Hi Taijon, we’d love to hear more about how you thought about starting your own business?
My thought process behind starting my own business dates back to being a young man. Ever since I was young, I understood I wanted to be an entrepreneur. I’d seen the lives that entrepreneurs live, and it wasn’t necessarily the money that attracted me. It was more so the freedom I saw in their lifestyles. I grew up in a household where my grandma had to work two jobs to take care of the family. It led to her feeling like she didn’t have freedom and just took away her ability to express and be herself. I did not want the same thing, and she didn’t want the same thing for me, so I decided to go the entrepreneur route. My journey as an entrepreneur has shape shifted over time, from entertainment, music, fashion, and finance into my current dog training endeavors.

Can you give our readers an introduction to your business? Maybe you can share a bit about what you do and what sets you apart from others?
How did you come up with the idea for your business?

Dog training really stumbled upon me when my partner and I decided to adopt my rescue dog Static, an Australian Cattle Dog. We adopted him pre-pandemic and had no idea what we were getting ourselves into, life with him became very overwhelming and was detrimental to our home. We were at the point where we had to either re-home him or seek out dog training.
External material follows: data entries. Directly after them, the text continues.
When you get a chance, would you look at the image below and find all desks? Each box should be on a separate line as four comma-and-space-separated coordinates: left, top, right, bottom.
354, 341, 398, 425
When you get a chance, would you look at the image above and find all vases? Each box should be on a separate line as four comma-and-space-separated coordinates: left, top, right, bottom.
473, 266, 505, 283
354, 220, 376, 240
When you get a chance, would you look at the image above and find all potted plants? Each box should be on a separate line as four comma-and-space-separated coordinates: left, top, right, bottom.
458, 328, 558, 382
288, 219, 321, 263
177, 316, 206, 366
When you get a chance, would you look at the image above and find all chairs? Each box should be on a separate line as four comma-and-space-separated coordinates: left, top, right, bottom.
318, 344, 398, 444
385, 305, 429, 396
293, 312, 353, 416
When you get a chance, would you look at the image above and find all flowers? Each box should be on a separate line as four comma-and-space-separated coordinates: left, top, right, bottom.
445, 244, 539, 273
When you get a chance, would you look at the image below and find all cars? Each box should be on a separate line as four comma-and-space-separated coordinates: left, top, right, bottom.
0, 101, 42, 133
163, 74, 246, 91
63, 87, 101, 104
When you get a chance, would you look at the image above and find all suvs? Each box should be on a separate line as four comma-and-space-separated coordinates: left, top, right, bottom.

We decided to try out dog training first, and ended up working with a company that helped get us on the right path. I often asked them if i could learn more, seeking to better understand how to continue improving.

Eventually I asked to apprentice with them and started my professional dog training journey. Things fell off with that company because of the owner, it was not a good fit for me and my personality. This led me to the second dog training company I worked with, who was ran by younger owners that were a little bit more up to speed. However, there was another lapse in working with this company in regards to my value. No one can tell me my value, I know my value. I was giving a lot and getting little in return, that’s when Kaizen Canine was born.
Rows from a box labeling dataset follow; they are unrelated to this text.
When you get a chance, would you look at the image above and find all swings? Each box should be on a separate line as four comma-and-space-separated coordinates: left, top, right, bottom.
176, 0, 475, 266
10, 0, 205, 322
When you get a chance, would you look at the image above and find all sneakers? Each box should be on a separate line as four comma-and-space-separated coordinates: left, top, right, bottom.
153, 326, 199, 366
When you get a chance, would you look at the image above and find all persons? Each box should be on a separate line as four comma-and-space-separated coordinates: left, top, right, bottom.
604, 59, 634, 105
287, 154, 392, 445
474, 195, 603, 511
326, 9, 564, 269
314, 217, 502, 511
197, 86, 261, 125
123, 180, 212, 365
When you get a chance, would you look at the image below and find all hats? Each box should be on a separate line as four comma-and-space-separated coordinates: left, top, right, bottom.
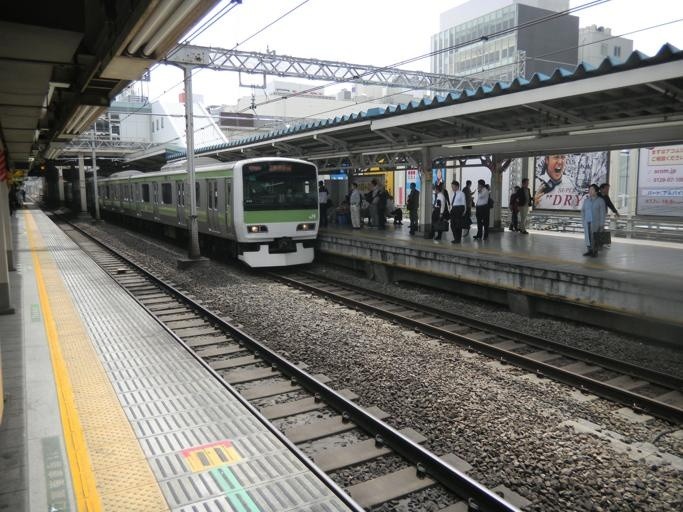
319, 181, 324, 186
Kaizen represents an Eastern way of life based on the constant improvement of one’s craft. It’s a foundation, a way of life and being. Kaizen represents me well, and since I came from businesses that I felt were not a representation of that, I wanted to do the opposite, which is to always improve. Kaizen Canine is a dog training business that focuses on educating humans through simple, practical tips to improve communication and enjoy a better life with their dogs.

Risk taking: how do you think about risk, what role has taking risks played in your life/career?

I’ve taken a lot of risks in my life, most have paid off. When I think about taking risks, I think about decisions. Decisions need to be made for us to progress and continue growing in our business. There is no reward without risk, that’s something that I believe in. A lot of times as an entrepreneur or someone who owns their own business, you might hesitate on making decisions because of fears that come up like “that’s a lot of money”. So for me, I take a big risk on education. I take a risk on investing into hiring the best educators, so that I can continue becoming the best dog trainer. I love to hire the best in their field so that I can continue to grow a successful enterprise.

Taking risks in my life has led to some of my greatest memories. I’ve taken the risks of traveling to places when maybe I shouldn’t have, but I created memories that have inspired me. Inspired me to not only make my business better, but also fuel and motivate me to keep going because I understand the potential of what life has to offer.

Risks in my business only make me get better and make the business get better. You either win or you learn. If a risk goes wrong, it’s just an opportunity to learn a lesson. If it goes well, it’s a great reward. I never risk something that doesn’t have the potential to really grow and 10x. I won’t take risks for small or petty outcomes, I’m always risking for big results.

What’s one piece of conventional advice that you disagree with?

“Work smart, not hard.” My reasoning is that for you to be able to work smart, you would’ve had to work hard to figure out the smart way to go. So when you tell people “work smart, not hard”, it sets them up to think that I really shouldn’t be working hard and I should be finding the best way. Many people forget that the journey is how you become smart, right?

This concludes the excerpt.